» TEXT:
I have no opinion on the unlikely/likely optimizations. I chose the way
I did as I thought it was more consistent with the existing code. I'll
leave that to Peter and Ingo - let me know if I should resend.

--
Darren Hart
Intel Open Source Technology Center
Yocto Project - Linux Kernel

2011-02-23 11:03:23

by Peter Zijlstra

[permalink] [raw]
Subject: Re: [PATCH 2/2] sched: allow users with rtprio rlimit to change from SCHED_IDLE policy

On Tue, 2011-02-22 at 13:04 -0800, Darren Hart wrote:
> As it stands, users with rtprio rlimit permissions can change their policy from
> SCHED_OTHER to SCHED_FIFO and back. They can change to SCHED_IDLE, but not back
> to SCHED_FIFO. If they have the rtprio permission, they should be able to. Once
> in SCHED_FIFO, they could go back to SCHED_OTHER. This patch allows users with
> rtprio permission to change out of SCHED_IDLE.
>

Ingo, can you remember the rationale for this?

The fact is that SCHED_IDLE is very near nice-20, and we can do:

peterz@twins:~$ renice 5 -p $$
1867: old priority 0, new priority 5
peterz@twins:~$ renice 0 -p $$
1867: old priority 5, new priority 0

Which would suggest that we should be able to return to SCHED_OTHER
RLIMIT_NICE-20.

Hmm?

2011-02-23 11:14:19

by Ingo Molnar

[permalink] [raw]
Subject: Re: [PATCH 2/2] sched: allow users with rtprio rlimit to change from SCHED_IDLE policy


* Peter Zijlstra <[email protected]> wrote:

> On Tue, 2011-02-22 at 13:04 -0800, Darren Hart wrote:
> > As it stands, users with rtprio rlimit permissions can change their policy from
> > SCHED_OTHER to SCHED_FIFO and back. They can change to SCHED_IDLE, but not back
> > to SCHED_FIFO. If they have the rtprio permission, they should be able to. Once
> > in SCHED_FIFO, they could go back to SCHED_OTHER. This patch allows users with
> > rtprio permission to change out of SCHED_IDLE.
> >
>
> Ingo, can you remember the rationale for this?
>
> The fact is that SCHED_IDLE is very near nice-20, and we can do:
>
> peterz@twins:~$ renice 5 -p $$
> 1867: old priority 0, new priority 5
> peterz@twins:~$ renice 0 -p $$
> 1867: old priority 5, new priority 0
>
> Which would suggest that we should be able to return to SCHED_OTHER
> RLIMIT_NICE-20.

I dont remember anything subtle there - most likely we just forgot about that spot
when adding RLIMIT_RTPRIO support.

Thanks,

Ingo

2011-02-23 11:17:16

by Peter Zijlstra

[permalink] [raw]
Subject: Re: [PATCH 2/2] sched: allow users with rtprio rlimit to change from SCHED_IDLE policy

On Wed, 2011-02-23 at 12:13 +0100, Ingo Molnar wrote:
> * Peter Zijlstra <[email protected]> wrote:
>
> > On Tue, 2011-02-22 at 13:04 -0800, Darren Hart wrote:
> > > As it stands, users with rtprio rlimit permissions can change their policy from
> > > SCHED_OTHER to SCHED_FIFO and back. They can change to SCHED_IDLE, but not back
> > > to SCHED_FIFO. If they have the rtprio permission, they should be able to. Once
> > > in SCHED_FIFO, they could go back to SCHED_OTHER. This patch allows users with
> > > rtprio permission to change out of SCHED_IDLE.

» SET OF TASKS:
- 1) Rewrite the part of the SCHED_IDLE mailing list thread that opens with the words "I have no opinion" and closes with "I should resend.", substituting "repost" for "resend".
- 2) Pick up the SCHED_IDLE mailing list thread from its last line and keep it going.

» MATERIAL:
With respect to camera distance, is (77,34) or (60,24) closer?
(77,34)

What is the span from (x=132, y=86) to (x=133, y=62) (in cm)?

» RESULTS FOR THE EXERCISE:
- 1)
I have no opinion on the unlikely/likely optimizations. I chose the way
I did as I thought it was more consistent with the existing code. I'll
leave that to Peter and Ingo - let me know if I should repost.

- 2)
> > >
> >
> > Ingo, can you remember the rationale for this?
> >
> > The fact is that SCHED_IDLE is very near nice-20, and we can do:
> >
> > peterz@twins:~$ renice 5 -p $$
> > 1867: old priority 0, new priority 5
> > peterz@twins:~$ renice 0 -p $$
> > 1867: old priority 5, new priority 0
> >
> > Which would suggest that we should be able to return to SCHED_OTHER
> > RLIMIT_NICE-20.
>
> I dont remember anything subtle there - most likely we just forgot about that spot
> when adding RLIMIT_RTPRIO support.

Ah, I was arguing we should allow it regardless of RLIMIT_RTPRIO, based
on RLIMIT_NICE, it is after all a change to SCHED_OTHER, not
SCHED_FIFO/RR.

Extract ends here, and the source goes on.